The Arzaq camp for Syrian refugees has got a 2-megawatt photo voltaic plant, thus becoming the world’s first clean energy refugee camp. On May 17, the United Nations Human Rights Council (UNHCR) switched on to this new initiative. The camp is exactly at the centre of a deserted Jordan city, a very unlikely place for innovations.

This two megawatt solar plant will provide electricity to the refugees living in the camp.

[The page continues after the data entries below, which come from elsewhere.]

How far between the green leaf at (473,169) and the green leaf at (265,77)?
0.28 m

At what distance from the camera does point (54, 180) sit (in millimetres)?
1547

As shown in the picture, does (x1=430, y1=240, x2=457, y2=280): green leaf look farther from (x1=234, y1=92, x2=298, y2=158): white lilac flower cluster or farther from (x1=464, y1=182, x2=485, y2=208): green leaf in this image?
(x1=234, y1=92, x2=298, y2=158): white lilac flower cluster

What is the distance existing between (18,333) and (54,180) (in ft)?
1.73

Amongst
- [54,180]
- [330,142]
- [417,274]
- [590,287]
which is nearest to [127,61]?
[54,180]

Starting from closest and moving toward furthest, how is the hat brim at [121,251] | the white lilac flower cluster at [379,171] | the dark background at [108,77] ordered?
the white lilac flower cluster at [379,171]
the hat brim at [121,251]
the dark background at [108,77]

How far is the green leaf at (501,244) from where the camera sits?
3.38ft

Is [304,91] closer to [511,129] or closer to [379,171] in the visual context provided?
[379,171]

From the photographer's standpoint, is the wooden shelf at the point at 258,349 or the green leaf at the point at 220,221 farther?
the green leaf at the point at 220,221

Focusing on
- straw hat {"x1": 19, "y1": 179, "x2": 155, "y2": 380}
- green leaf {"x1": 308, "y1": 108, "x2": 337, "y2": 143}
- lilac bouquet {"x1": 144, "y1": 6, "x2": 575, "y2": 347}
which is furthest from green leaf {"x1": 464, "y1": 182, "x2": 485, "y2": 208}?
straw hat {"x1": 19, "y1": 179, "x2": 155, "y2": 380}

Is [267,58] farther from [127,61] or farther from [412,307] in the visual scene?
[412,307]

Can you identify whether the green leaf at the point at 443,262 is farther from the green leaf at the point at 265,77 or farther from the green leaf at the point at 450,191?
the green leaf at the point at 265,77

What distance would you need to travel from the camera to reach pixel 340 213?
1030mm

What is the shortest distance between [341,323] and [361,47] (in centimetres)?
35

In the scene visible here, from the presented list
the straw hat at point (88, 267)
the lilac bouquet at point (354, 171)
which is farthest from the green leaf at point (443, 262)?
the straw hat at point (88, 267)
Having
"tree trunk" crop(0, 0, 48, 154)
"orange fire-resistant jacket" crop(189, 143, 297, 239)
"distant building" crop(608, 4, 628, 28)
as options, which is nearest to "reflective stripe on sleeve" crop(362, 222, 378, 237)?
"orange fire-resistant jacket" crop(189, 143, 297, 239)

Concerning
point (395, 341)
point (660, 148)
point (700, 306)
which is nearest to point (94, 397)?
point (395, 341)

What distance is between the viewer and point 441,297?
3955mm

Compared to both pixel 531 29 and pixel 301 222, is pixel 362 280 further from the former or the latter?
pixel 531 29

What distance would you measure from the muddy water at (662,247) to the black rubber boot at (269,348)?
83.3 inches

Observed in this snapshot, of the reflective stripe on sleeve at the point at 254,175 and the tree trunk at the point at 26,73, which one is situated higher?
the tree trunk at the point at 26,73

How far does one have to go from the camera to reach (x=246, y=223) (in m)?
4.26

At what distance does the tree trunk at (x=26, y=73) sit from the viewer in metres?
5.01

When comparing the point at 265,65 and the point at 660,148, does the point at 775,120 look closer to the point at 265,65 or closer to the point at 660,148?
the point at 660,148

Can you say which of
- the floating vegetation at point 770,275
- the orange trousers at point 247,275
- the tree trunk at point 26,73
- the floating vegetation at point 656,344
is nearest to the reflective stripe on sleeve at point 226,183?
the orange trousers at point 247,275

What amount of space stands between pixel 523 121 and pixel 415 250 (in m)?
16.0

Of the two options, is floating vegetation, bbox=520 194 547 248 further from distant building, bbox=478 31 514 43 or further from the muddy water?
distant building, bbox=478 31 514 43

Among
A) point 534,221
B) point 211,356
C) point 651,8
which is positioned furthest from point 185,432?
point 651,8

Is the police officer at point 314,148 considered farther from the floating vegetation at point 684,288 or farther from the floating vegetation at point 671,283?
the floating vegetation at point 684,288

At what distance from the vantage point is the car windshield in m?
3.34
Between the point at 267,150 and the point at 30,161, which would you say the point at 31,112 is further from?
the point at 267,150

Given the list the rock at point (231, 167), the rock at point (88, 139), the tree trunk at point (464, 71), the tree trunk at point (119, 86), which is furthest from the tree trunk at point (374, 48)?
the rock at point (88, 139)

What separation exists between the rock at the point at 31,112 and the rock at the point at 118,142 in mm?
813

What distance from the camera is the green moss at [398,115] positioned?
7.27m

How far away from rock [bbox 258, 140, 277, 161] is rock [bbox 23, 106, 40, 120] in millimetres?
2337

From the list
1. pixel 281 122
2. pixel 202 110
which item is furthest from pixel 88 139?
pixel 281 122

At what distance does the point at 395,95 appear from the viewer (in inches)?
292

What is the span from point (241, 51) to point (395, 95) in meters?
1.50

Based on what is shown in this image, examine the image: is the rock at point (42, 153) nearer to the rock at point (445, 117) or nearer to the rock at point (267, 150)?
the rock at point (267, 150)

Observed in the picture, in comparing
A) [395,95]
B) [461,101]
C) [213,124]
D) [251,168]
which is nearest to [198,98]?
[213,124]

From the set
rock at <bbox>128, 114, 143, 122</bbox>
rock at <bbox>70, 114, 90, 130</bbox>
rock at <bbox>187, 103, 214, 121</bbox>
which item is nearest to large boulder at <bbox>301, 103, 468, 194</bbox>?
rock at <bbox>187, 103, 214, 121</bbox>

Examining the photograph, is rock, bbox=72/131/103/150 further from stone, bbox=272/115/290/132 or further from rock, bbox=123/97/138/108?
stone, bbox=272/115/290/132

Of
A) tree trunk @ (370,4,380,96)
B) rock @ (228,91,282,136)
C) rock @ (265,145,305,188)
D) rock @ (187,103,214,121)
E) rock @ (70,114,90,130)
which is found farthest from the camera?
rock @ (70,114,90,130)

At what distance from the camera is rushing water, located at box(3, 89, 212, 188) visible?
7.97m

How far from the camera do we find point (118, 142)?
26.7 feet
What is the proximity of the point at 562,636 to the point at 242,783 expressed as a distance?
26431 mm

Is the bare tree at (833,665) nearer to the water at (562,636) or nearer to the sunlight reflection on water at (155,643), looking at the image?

There are a total of 20,000 Syrian refugees currently living in the camp.

According to the UNHCR report, once the solar plant is upgraded from 2 to 5 MW, sustainable electricity would be provided to another 15,000 people.

Jordanian firm Mustakbal, meaning ‘future’ in Arabic, built this facility and has assured that the solar plant will provide 3.6 million kilowatt hours per year and will save approximately 2,370 tonne of carbon-dioxide emissions, which is almost equivalent to the carbon sequestration by 65,568 trees grown for 10 years.

The Arzaq camp was opened in April 2014 and is situated in a desert, some 100 km east of the capital of Amman.

In a report on dw.com, the UNHCR said that until recently, the camp’s residents had only sporadic access to electricity. “This made daily activities difficult, such as cooking, washing the clothes, studying, walking safely to the washroom at night — especially for women and children,” the UNHCR said.

Um Nasser, who fled to Jordan from the Syrian city of Homs, told DW, “Now, it’s so wonderful that we have electricity all day, every day.”

“Can you imagine what it has been like for me, having 10 children who cannot study or do their homework in the evening because of lack of lighting?” she asked. “Often, they had to sleep very early because there was nothing else they could do.”

This power plant will be a boon for Jordan to reduce its foreign dependence on energy and fuel supplies.